Diungkapkan Petrus Selestinus, kelompok yang tukang buat onar di dalam memang tidak sepenuhnya identik dengan kelompok taliban. Ada juga komplotan Novel Baswedan, beragama lain. Umumnya Komplotan Novel Baswedan, adalah mereka yang dulu memilih berhenti menjadi anggota Polri setelah masuk di KPK-RI.

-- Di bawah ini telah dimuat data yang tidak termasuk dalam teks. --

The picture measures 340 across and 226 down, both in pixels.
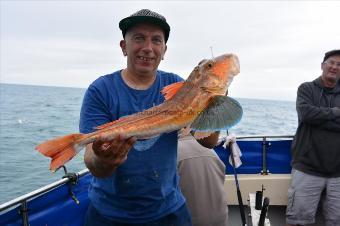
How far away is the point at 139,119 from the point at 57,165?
2.07ft

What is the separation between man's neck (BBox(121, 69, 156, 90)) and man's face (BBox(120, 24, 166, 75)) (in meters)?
0.05

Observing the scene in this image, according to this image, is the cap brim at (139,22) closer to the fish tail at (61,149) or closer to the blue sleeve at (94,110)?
the blue sleeve at (94,110)

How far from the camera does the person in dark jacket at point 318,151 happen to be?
19.4 feet

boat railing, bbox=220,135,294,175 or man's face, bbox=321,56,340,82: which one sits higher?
man's face, bbox=321,56,340,82

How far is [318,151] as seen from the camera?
5949mm

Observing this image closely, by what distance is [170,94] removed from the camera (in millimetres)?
2762

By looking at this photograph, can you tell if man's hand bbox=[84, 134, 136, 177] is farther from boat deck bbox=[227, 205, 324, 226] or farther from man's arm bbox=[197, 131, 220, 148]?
boat deck bbox=[227, 205, 324, 226]

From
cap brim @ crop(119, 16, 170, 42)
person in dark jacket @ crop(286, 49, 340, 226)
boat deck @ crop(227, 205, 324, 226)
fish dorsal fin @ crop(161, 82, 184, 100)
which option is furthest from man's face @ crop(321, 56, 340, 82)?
fish dorsal fin @ crop(161, 82, 184, 100)

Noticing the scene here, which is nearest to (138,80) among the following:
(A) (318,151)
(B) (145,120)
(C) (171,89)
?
(C) (171,89)

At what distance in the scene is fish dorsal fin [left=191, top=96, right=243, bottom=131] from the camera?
8.77 ft

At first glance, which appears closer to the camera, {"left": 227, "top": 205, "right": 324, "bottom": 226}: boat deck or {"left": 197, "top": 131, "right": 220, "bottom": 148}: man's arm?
{"left": 197, "top": 131, "right": 220, "bottom": 148}: man's arm

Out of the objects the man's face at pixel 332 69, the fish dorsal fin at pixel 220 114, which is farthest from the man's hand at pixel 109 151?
the man's face at pixel 332 69

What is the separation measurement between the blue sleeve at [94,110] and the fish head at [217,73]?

“Jadi lebih cocok disebut Komplotan Novel Baswedan. Kelompok taliban, memang Novel Baswedan sebagai penggerakknya. Jadi kelompok taliban dan kelompok non taliban yang sudah membuat geng baru, misinya menolak kebijakan pimpinan yang mengusik suasana nyaman mereka, disebut Komplotan Novel Baswedan. Komplotan Novel Baswedan, inilah, yang harus dibuang,” kata Petrus Selestinus.

Petrus Selestinus, mengatakan, sudah mendapat informasi nama-nama yang tukang buat onar di dalam tubuh KPK-RI lewat Wadah Pegawai (WP), termasuk nama-nama yang di luar beragama Islam.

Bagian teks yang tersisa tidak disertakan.